Chapter 2. Breaking Down the Problem

I HAVE NO TOOLS BECAUSE I’VE DESTROYED MY TOOLS WITH MY TOOLS.1

James Mickens

The concept of tracing the execution of a computer program is not a new one, in any sense. Being able to understand the call stack of a program is fairly critical, one might say, to all manner of profiling, debugging, and monitoring tasks. Indeed, stack traces are likely to be the second-most utilized debugging tool in the world, right behind printf statements liberally scattered throughout a codebase. Our tools, processes, and technologies have improved over the past two decades and demand of us new methodologies and patterns of thinking, though. As we recalled in the last chapter, modern architectures such as microservices have fundamentally broken these classic methods of profiling, debugging, and monitoring. Distributed tracing stands ready to alleviate these issues, to fix the holes in our tools that we have destroyed with our tools.

There’s just one problem - distributed tracing can be hard.

Why is this the case? Three fundamental problems generally occur when you’re trying to get started with distributed tracing.

First, you need to be able to generate trace data. Support for distributed tracing as a first-class citizen in your runtime may be spotty, or nonexistant. Your software might not be structured to easily accept the instrumentation code required to emit tracing data. You may use patterns that are antithetical to the request-based style of most distributed tracing platforms. Often, distributed tracing initiatives are dead on arrival due to the challenges of instrumenting an existing codebase.

The second problem is how you collect and store the trace data generated by your software. Imagine hundreds or thousands of services, each emitting small chunks of trace data for each request, potentially millions of times per second. How do you capture that data and store it for analysis and retrieval? How do you decide what to keep, and how long to keep it? How do you scale the collection of your data in time with requests to your services?

Finally, once you’ve got all of this data, how do you actually derive value from it? How do you translate the raw trace data that you’re receiving into actionable insights? How do you use trace data to generate and inform your SLO’s and SLI’s? Can you turn your trace data into value for other parts of the business, outside of just engineers? These questions, and more, stymie and confuse many people who are trying to get started with distributed tracing.

The Pieces of a Distributed Tracing Deployment

To answer these questions, and help you organize your thinking about the subject, we’ve broken down distributed tracing deployments into three main areas of focus, which is also how we’ve organized the book. These three pieces build off of each other, but may be generally useful to different people at different times — by no means do you need to be an expert on all three!
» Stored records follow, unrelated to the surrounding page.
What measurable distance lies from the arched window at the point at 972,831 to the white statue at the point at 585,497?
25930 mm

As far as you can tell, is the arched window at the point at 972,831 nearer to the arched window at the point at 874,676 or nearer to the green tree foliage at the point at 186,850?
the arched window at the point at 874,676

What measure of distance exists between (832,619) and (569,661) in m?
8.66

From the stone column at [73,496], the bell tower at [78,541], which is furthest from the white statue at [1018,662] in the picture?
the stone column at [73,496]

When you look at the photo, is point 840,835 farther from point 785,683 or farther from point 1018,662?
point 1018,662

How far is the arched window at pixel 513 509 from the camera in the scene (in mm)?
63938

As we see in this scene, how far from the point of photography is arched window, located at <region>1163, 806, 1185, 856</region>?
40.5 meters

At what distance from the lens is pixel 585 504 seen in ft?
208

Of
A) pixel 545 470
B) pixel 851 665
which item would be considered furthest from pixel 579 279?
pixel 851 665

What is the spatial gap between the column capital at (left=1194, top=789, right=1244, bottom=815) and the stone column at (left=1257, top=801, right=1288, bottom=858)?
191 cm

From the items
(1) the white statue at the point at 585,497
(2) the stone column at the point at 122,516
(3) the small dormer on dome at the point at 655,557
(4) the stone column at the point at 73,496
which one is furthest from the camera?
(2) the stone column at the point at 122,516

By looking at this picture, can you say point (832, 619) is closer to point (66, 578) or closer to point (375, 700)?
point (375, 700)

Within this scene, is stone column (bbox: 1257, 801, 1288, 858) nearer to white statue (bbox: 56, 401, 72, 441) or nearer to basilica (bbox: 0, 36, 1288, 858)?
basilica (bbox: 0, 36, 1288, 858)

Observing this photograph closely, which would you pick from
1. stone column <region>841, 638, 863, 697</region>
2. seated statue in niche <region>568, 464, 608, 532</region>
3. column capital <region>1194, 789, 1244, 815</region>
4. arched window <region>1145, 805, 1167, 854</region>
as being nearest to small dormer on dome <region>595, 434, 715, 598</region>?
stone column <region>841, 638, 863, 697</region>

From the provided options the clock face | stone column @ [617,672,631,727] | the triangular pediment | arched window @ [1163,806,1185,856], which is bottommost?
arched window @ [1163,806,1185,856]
Inside each section you’ll find helpful explanations, lessons, and examples of how to build and deliver a distributed tracing deployment at your organization which should help in building confidence in your systems and software.

Instrumentation

Distributed tracing requires traces. Those traces are created via instrumentation. We generally use instrumentation to refer to any method by which you generate trace data from your service that is suitable to be used by a trace analyzer in order to create distributed traces. In this section, you’ll learn about spans, the building blocks of request-based distributed traces, and how they may be generated by your services. We’ll discuss the current state of the art in instrumentation frameworks such as OpenTelemetry, a widely-supported open source project that offers an instrumentation API (and more) that allows for easy bootstrapping of distributed tracing into your software. In addition, we’ll discuss the best practices for instrumenting both legacy code as well as green field development.

Data Collection

Once you’ve generated your traces, you need to store and analyze them. You’ll learn about the various data sources that emit trace data and how they relate to each other. We’ll guide you through the tradeoffs around overhead, and how to decide what traces should be kept, and which should be thrown away through a mechanism known as sampling. Finally, you’ll learn about how trace data is coordinated and dispatched to centralization systems, allowing you to analyze it to gain valuable insights.

Delivering Value

Once you’ve got instrumented services and a data collection system, the real fun begins! How do you combine traces with your other observability tools and techniques such as metrics, and logs? How do you measure what matters — and for that matter, how do you define what matters to begin with? Distributed tracing provides the tools you’ll need to answer these questions, and we’ll help you figure it out in this section. You’ll learn how to use traces to improve your baseline performance, as well as how tracing assists you in getting back to that baseline when things catch on fire.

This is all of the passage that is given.